**YOUR TASK**
Copy out every one of the following items word for word, leaving out the pictures.

**ENTRIES SUPPLIED**
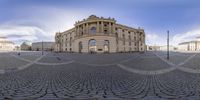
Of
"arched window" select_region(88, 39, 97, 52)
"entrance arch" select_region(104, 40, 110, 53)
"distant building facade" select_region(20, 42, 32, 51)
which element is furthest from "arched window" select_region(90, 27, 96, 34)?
"distant building facade" select_region(20, 42, 32, 51)

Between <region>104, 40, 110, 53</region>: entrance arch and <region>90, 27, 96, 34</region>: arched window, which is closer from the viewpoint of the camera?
<region>104, 40, 110, 53</region>: entrance arch

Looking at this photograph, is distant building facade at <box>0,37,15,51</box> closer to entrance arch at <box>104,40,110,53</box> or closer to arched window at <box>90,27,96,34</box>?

**THE RESULT**
Of
"arched window" select_region(88, 39, 97, 52)
"entrance arch" select_region(104, 40, 110, 53)
"distant building facade" select_region(20, 42, 32, 51)
which element is furthest from "arched window" select_region(90, 27, 96, 34)?
"distant building facade" select_region(20, 42, 32, 51)

Between <region>104, 40, 110, 53</region>: entrance arch and <region>90, 27, 96, 34</region>: arched window, which is closer from the viewpoint of the camera?
<region>104, 40, 110, 53</region>: entrance arch

Looking at this photograph, is distant building facade at <box>0,37,15,51</box> closer to entrance arch at <box>104,40,110,53</box> or closer to arched window at <box>90,27,96,34</box>?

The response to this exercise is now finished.